While doctors may test young children to confirm a case of R.S.V., and many people who have cold symptoms will be tested to rule out Covid-19, most people probably won’t know the specific respiratory virus causing their symptoms, said Dr. Kathryn M. Edwards, professor of pediatrics at Vanderbilt University Medical Center.
“We’re seeing each other again and sharing our viruses, and I think maybe we are all a little more susceptible to viruses we haven’t seen,” said Dr. Edwards. “To know exactly what each person has is hard to say. In adults, the symptoms by and large are the same, and you can’t tell if it’s R.S.V., rhinovirus, parainfluenza or another cold virus.”
Satya Dandekar, an expert in viral infections and mucosal immunology, said that while isolation measures didn’t weaken our immune system, other factors, including stress, poor sleep habits and increased alcohol consumption, could play a role in how an individual immune system responds to a respiratory virus.
“There is going to be a tremendous variable response in the community for who is going to respond and deal with infections well and who will get sick,” said Dr.
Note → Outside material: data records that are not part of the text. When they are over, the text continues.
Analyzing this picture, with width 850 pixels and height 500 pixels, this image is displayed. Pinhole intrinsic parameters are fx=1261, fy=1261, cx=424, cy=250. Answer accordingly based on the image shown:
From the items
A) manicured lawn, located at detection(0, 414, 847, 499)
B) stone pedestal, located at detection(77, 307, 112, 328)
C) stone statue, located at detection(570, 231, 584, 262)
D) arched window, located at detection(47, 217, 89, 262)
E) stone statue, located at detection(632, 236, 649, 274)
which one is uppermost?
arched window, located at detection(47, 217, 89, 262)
Dandekar, chair of the department of medical microbiology and immunology at the University of California-Davis School of Medicine. “When a person gets exposed to a pathogen, there has to be a rapid ramp up of the response from the immune system and immune cells. With stress and other factors, the army of immune cells is a little hampered and slows down and may not be able to react fast enough to attack, giving enough time for the pathogen to get a hold on the host.”